Instructions for the task.
In the passage on afatinib-resistant lung cancer cells, which assay was used to measure cell viability?

Viability and invasive ability of afatinib-resistant lung cancer cells. (A) Cells were treated with indicated concentration of afatinib. Cell viability was measured using the 3-(4,5-dimethyl-2-thiazolyl)-2,5-diphenyltetrazolium bromide (MTT) assay and plotted as a percentage of cell viability relative to untreated control cells. HCC827AR cells had higher viability in the IC50 compared with parental cells (p < 0.05). (B) PC9AR cells had higher viability in the IC50 compared with parental cells (p < 0.05). (C) Compared to HCC827 cells, proliferative potential of HCC827AR cells did not exhibit a marked increase when challenged with afatinib. (D) Compared to PC9 cells, PC9AR cells did not exhibit a marked increase when challenged with afatinib. (E) Representative fields of invasive cells. (F) Invasive cells on the bottom of the membrane were quantified. HCC827 AR and PC9AR cells had increased invaded cell numbers compared to parental cells (*p < 0.05).
SPP1 Is Identified to be Overexpressed in the Afatinib-Resistant Lung Cancer Cells
To uncover the mechanisms of afatinib resistance, transcriptome analysis of gene array data was performed and is shown in Figure 2A. SPP1 was among the genes showing significant upregulation in the afatinib-resistant lung cancer cells (Fig. 2A). RT-PCR was also performed to validate the SPP1 increase in HCC827AR (Fig. 2B) and PC9AR (Fig. 2B). These results suggested that SPP1 was significantly upregulated in afatinib-resistant lung cancer cells and might be involved in the mechanism of afatinib resistance.
Figure 2.
Differential gene expression of afatinib-resistant and -sensitive lung cancer cells. (A) Heatmap depicting transcripts that were differentially expressed in afatinib-sensitive cells versus afatinib-resistant cells is shown. The columns represent the samples, and rows represent the genes. Gene expression is shown with pseudocolor scale (−1.49 to 1.49) with red denoting high expression level and blue denoting low expression. (B) RT-PCR for secreted phosphoprotein 1 (SPP1) is shown, and SPP1 expression was elevated in HCC827AR compared with HCC827 cells (*p < 0.05). (C) SPP1 expression was increased in PC9AR compared with PC9 cells (*p < 0.05).

Supplied information.
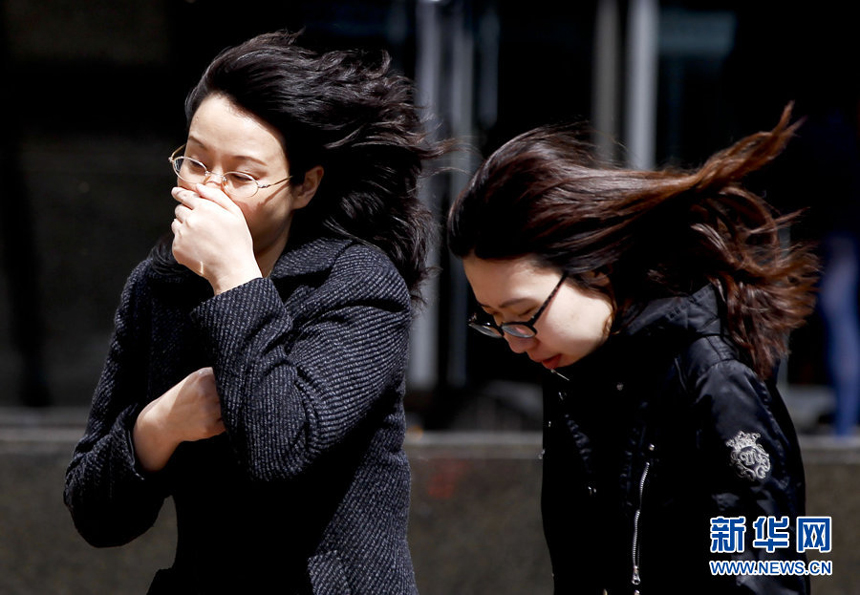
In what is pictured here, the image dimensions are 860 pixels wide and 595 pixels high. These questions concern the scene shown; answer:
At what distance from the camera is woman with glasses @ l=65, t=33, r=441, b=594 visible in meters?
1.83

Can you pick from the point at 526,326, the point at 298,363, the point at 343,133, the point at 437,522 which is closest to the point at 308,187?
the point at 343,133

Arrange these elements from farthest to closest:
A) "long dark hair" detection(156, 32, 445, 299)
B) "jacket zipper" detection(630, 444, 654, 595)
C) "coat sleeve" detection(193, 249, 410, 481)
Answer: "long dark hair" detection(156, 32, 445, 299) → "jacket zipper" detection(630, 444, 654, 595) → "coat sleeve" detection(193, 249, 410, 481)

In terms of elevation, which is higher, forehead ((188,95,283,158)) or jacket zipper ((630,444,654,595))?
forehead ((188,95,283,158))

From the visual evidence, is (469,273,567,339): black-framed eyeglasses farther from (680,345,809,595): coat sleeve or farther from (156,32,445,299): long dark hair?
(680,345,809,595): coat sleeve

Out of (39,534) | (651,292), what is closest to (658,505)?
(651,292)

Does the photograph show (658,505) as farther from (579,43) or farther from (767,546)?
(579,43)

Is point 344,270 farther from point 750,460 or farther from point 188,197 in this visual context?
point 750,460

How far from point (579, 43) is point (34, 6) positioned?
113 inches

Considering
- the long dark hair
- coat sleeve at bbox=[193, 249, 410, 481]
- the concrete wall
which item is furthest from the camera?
...
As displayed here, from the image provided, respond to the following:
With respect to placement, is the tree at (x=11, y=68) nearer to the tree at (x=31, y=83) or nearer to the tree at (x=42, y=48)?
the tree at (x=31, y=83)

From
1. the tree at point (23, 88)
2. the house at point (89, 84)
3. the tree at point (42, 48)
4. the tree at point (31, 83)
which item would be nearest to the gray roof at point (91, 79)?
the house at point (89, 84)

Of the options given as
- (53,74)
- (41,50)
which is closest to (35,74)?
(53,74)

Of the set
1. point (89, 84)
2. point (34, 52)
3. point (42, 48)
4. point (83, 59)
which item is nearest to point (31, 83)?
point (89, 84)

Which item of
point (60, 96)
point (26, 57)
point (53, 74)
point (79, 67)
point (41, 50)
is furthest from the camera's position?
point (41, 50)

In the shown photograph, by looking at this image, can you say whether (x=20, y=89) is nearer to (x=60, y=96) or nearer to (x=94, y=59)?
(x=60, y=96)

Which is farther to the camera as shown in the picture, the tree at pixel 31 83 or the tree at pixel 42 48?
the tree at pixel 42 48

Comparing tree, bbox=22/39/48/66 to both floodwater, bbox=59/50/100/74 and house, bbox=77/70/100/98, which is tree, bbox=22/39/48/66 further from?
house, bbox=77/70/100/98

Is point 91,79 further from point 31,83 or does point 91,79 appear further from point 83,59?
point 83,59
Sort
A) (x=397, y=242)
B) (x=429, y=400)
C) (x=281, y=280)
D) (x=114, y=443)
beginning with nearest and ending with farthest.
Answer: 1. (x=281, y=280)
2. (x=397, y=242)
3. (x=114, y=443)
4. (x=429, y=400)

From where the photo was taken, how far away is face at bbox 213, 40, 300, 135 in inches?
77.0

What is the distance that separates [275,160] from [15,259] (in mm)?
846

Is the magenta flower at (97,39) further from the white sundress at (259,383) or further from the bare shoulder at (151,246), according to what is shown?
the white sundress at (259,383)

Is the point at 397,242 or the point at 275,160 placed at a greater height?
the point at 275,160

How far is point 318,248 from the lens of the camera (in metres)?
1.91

Answer to this exercise.
The 3-(4,5-dimethyl-2-thiazolyl)-2,5-diphenyltetrazolium bromide (MTT) assay.